Review of the Decline of Artisanal Fisheries along the Arabian Sea Coast, Pakistan (Extended Abstract)
Muhammad Naeem Khan
Pakistan’s coastline forming the northern boundary of the Arabian Sea is about 990 km long having 22,820 km2 of territorial waters, which include the 320-km-long Sindh coast bordering with India in the east and the 670-km-long Baluchistan’s Makran coast bordering with Iran in the west (Figure 1). While the deep-sea fisheries in Pakistan’s exclusive economic zone are managed by the federal government of Pakistan, the 12-nautical-miles coastal zone, reserved for the exclusive use of small-scale artisanal fishers, is the domain of the provincial governments of Sindh and Baluchistan. The paper describes the poor state of artisanal fisheries in Pakistan by giving a short overview of the factors causing the decline with a focus on the rapid deforestation of mangroves in the Indus River delta, belatedly declared a protected Ramsar site.
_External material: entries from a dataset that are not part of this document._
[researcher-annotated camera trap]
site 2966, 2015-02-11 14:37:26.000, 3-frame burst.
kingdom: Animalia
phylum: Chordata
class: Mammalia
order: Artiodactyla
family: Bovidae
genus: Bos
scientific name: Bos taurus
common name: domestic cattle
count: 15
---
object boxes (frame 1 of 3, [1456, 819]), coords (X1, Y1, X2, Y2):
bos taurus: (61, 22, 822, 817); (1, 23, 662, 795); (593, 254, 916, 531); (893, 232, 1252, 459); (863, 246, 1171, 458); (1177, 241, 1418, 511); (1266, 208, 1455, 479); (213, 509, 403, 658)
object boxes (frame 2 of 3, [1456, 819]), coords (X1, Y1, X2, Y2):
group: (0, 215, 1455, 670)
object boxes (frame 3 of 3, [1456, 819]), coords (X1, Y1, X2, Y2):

Most of the Pakistan coastline, except the Sindh coast of the Indus River delta, is arid with scanty clusters of fishing villages and landing sites at Thatha, Badin, Ormara, Pasni, Gwader and Jiwani sea ports. These poor fishing communities are engaged with small-scale artisanal fisheries as natural fish stocks in these coastal waters have drastically declined during the last two to three decades due to mangrove deforestation, overfishing, aquatic pollution, and other anthropogenic activities. As a consequence, almost 79% of these fishing communities now live below the poverty line (Mangroves for the Future 2010). The traditional fishing methods were generally considered environmentally friendly as they did not harm the ecosystem. However, the introduction of new mechanized boats and technologies equipped with nets made of nylon having finer mesh size are becoming harmful to the environment and sustainable fish stocks. The poverty-resource degradation nexus is further contributing to this decline in natural resources, thereby reinforcing the poverty of the artisanal fisher (Khan and Khan 2011).